I hope you are having a good day.
I'm trying to scrape Trustpilot-reviews in the sports-section.
I want four columns with number of reviews, trustscore, subcategories and companynames. There are 43 pages it should iterate over, with 20 companies in each page. After an iteration the data should be placed underneath the previous data. This can be cleaned up afterwards using filtering though. The important part, and what I suspect is my problem is getting everything put together at the end.
The code as-is produce the error "Error in .subset2(x, i, exact = exact) : subscript out of bounds"
If you know anything about this, some pointers on how the code can be corrected would be appreciated.
Here is the code I'm having trouble with:
Trustpilot_company_data <- data.frame()
page_urls = sprintf('https://dk.trustpilot.com/categories/sports?page=%s&status=all', 2:43)
page_urls = c(page_urls, 'https://dk.trustpilot.com/categories/sports?status=all')
for (i in 1:length(page_urls)) {
session <- html_session(page_urls[i])
trustscore_data_html <- html_nodes(session,'.styles_textRating__19_fv')
trustscore_data <- html_text(trustscore_data_html)
trustscore_data <- gsub("anmeldelser","",trustscore_data)
trustscore_data <- gsub("TrustScore","",trustscore_data)
trustscore_data <- as.data.frame(trustscore_data)
trustscore_data <- separate(trustscore_data, col="trustscore_data", sep="·", into=c("antal anmeldelser", "trustscore"))

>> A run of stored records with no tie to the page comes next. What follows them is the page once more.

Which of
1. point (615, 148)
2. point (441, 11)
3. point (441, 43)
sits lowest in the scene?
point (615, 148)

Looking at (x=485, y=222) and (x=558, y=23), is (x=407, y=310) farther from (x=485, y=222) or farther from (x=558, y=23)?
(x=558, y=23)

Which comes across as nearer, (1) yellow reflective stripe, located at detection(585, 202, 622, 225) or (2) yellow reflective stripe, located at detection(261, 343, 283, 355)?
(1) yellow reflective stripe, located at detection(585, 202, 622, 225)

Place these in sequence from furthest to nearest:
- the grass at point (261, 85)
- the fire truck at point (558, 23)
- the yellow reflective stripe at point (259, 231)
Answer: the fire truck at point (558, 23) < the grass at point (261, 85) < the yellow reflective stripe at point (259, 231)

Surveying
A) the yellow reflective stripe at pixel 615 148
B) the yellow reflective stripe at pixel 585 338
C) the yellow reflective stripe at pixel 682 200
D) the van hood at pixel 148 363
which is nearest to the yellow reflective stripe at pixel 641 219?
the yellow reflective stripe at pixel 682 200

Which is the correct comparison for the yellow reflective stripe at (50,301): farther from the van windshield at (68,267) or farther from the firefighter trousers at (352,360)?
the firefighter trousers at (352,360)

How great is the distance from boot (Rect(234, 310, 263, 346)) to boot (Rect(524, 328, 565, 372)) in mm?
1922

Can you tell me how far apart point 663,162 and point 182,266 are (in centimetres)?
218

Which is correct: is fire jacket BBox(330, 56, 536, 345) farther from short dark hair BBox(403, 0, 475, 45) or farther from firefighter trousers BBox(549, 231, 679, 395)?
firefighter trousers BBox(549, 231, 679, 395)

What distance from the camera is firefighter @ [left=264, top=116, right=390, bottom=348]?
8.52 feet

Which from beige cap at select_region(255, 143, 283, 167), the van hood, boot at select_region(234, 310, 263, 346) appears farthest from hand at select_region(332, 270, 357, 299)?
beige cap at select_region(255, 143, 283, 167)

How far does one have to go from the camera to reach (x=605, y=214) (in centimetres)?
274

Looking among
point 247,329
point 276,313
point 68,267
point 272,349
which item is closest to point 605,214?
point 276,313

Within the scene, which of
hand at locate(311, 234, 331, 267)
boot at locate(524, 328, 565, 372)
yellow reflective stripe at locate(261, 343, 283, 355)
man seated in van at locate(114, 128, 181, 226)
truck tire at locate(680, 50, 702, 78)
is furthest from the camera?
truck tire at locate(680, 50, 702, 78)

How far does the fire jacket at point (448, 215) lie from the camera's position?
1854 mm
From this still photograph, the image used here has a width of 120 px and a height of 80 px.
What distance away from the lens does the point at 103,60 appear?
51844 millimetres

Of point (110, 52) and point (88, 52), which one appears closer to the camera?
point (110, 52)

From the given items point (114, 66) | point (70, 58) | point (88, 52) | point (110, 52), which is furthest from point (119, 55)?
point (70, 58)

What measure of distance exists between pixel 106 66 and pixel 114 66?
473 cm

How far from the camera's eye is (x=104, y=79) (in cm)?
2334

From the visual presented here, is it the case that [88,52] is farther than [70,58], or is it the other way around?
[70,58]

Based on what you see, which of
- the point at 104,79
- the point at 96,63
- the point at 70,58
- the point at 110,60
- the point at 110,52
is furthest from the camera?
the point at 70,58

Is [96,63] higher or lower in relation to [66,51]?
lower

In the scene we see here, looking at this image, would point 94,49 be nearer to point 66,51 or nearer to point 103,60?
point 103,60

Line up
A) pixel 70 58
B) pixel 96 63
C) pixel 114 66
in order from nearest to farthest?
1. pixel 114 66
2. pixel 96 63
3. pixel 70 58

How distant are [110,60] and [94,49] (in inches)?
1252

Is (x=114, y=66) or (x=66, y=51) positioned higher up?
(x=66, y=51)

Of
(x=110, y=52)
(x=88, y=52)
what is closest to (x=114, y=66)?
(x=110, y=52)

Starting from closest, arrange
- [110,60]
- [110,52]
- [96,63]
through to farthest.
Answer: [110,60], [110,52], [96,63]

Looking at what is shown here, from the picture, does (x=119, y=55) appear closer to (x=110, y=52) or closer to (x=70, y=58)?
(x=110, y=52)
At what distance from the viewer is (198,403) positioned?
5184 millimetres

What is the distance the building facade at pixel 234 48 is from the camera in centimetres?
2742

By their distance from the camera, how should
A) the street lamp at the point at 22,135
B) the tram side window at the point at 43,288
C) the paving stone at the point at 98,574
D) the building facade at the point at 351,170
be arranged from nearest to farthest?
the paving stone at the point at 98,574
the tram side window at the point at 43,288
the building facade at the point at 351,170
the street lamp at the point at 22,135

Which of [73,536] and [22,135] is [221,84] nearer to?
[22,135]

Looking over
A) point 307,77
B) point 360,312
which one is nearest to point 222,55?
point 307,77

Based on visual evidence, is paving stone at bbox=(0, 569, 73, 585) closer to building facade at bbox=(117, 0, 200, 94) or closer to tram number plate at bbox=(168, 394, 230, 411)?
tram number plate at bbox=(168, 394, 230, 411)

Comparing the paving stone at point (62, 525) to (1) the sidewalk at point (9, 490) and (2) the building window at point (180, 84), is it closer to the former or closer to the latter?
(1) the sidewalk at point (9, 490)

number_of_reviews<- trustscore_data$`antal anmeldelser`
Trustpilot_company_data[[i]]$number_of_reviews <- trimws(number_of_reviews, whitespace = "[\\h\\v]") %>%
as.numeric(number_of_reviews)
trustscores <- trustscore_data$trustscore
Trustpilot_company_data[[i]]$trustscores <- trimws(trustscores, whitespace = "[\\h\\v]") %>%
as.numeric(trustscores)
subcategories_data_html <- html_nodes(session,'.styles_categories__c4nU-')
subcategories_data <- html_text(subcategories_data_html)
Trustpilot_company_data[[i]]$subcategories_data <- gsub("·",",",subcategories_data)
company_name_data_html <- html_nodes(session,'.styles_businessTitle__1IANo')
Trustpilot_company_data[[i]]$company_name_data <- html_text(company_name_data_html)
Trustpilot_company_data[[i]]$company_name_data <- rep(i,length(Trustpilot_company_data[[i]]$company_name_data))
}
Best regards Anders